Maybe a little crazy, but not that crazy. Last night for example I had crystal clear sky, so clear that I could just make out the Orion Nebula with unaided vision, but it was bitter cold at 6 deg F. Painfully cold. Ain't goin' out there. Plus, I neglected to shovel about 2-3" of snow off the driveway earlier in the day...

I've gone back and reviewed my observation hoping to determine what that "smudge" was/is (if I detected it at all, that is). I set Stellarium to the proper time and date and used its view of Mars as my primary reference. I am of the opinion that even if Stellarium is not 100% accurate with Jove (how could it be with such a dynamic object?), it is probably quite accurate with static features such as those on Mars. I also used a different map found in The Illustrated Atlas of the Universe (IAU, 2012). I tried to find a photo in the Mars section of ALPO but unfortunately no one had posted anything for the 20th.

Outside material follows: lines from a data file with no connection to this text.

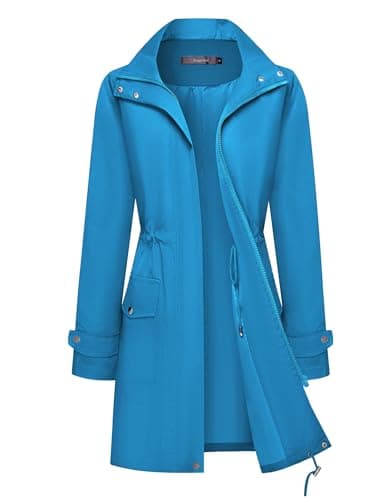 Women's Lightweight Waterproof Rain Jacket with Hood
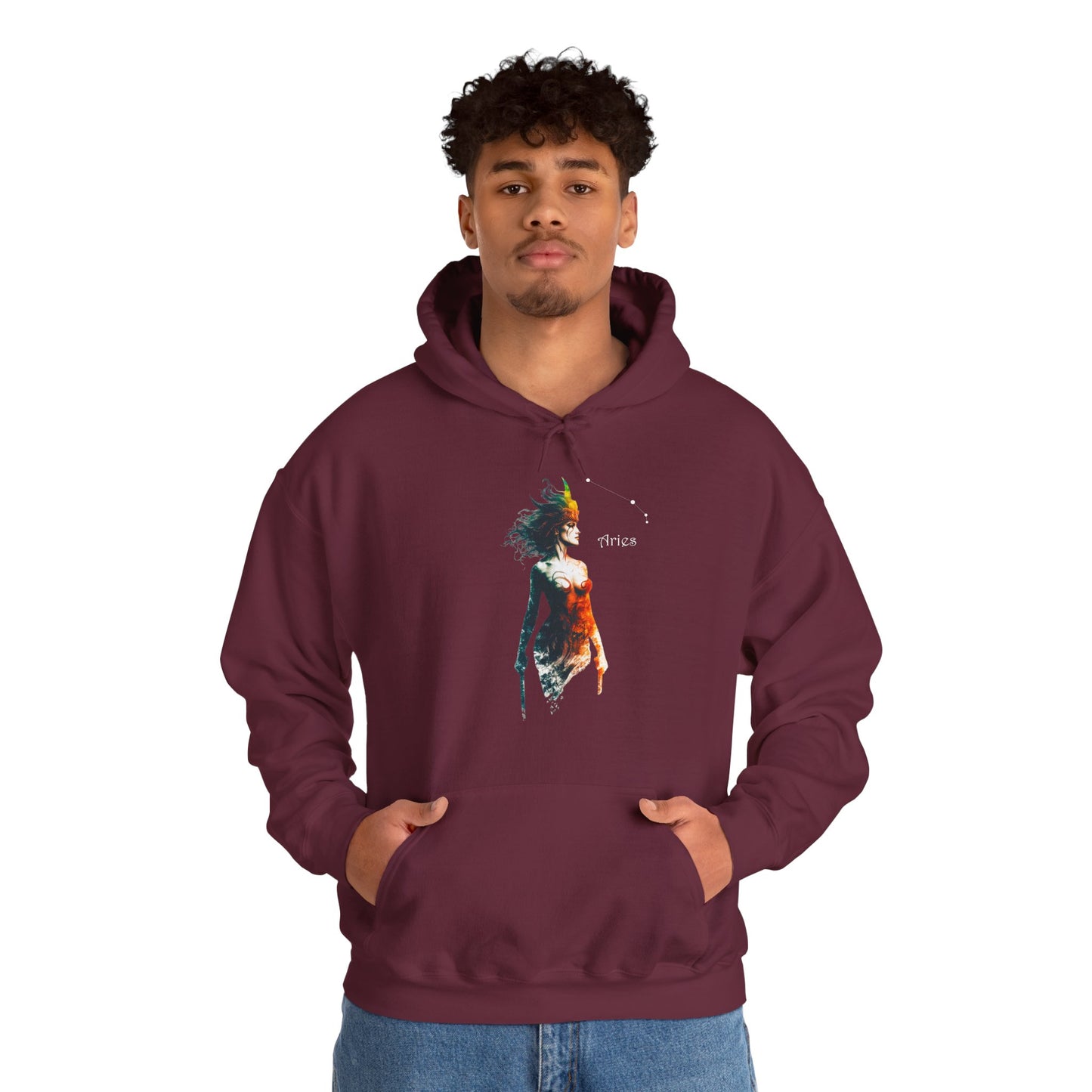 Aries Heavy Blend™ Hoodie  | Zodiac Line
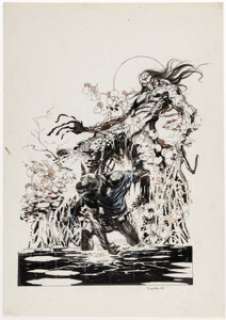 Suydam, Arthur | Arthur Suydam - Man-Thing and Werewolf-By-Night Illustration Original Art (1997).... | Heritage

I agree that if this smudge was a legitimate detection it was not of one feature but an aggregate of several features spread out over a fairly large area. Referencing IAU, the best that I can determine is that these possible features are: Lunae Planum/Xanthe Terra to the N; Bosporos Planum/Aonia Terra to the S; Ophir Planum to the E; and Syria or Daedalia Planum(s) to the W.

All things considered, even with my less than optimal viewing conditions, these features cover such a wide area that it is possible that I detected them--if only as a pixel or two.

Based upon observation reports on this forum (from you, Norme, others) and the trials and tribulations of viewing what are sometimes ambiguous "things up in the sky", I am beginning to trust my eye and my discretion. Although I usually err toward the side of "doubt it", you folks have taught me that if I "think" that I am detecting/seeing something, I probably am. With that in mind (and if there are no objections), I'd like to place this smudge detection in the YES file.



-stray-

PS--Jason, I inspire you to observe no more than you inspire me! Let's hope that this frigid stuff cuts us some slack and offers up some primo opportunity.

Ref

Garlick, M. A., & Tirion, W. (2012). The illustrated atlas of the universe. New York: Metro Books.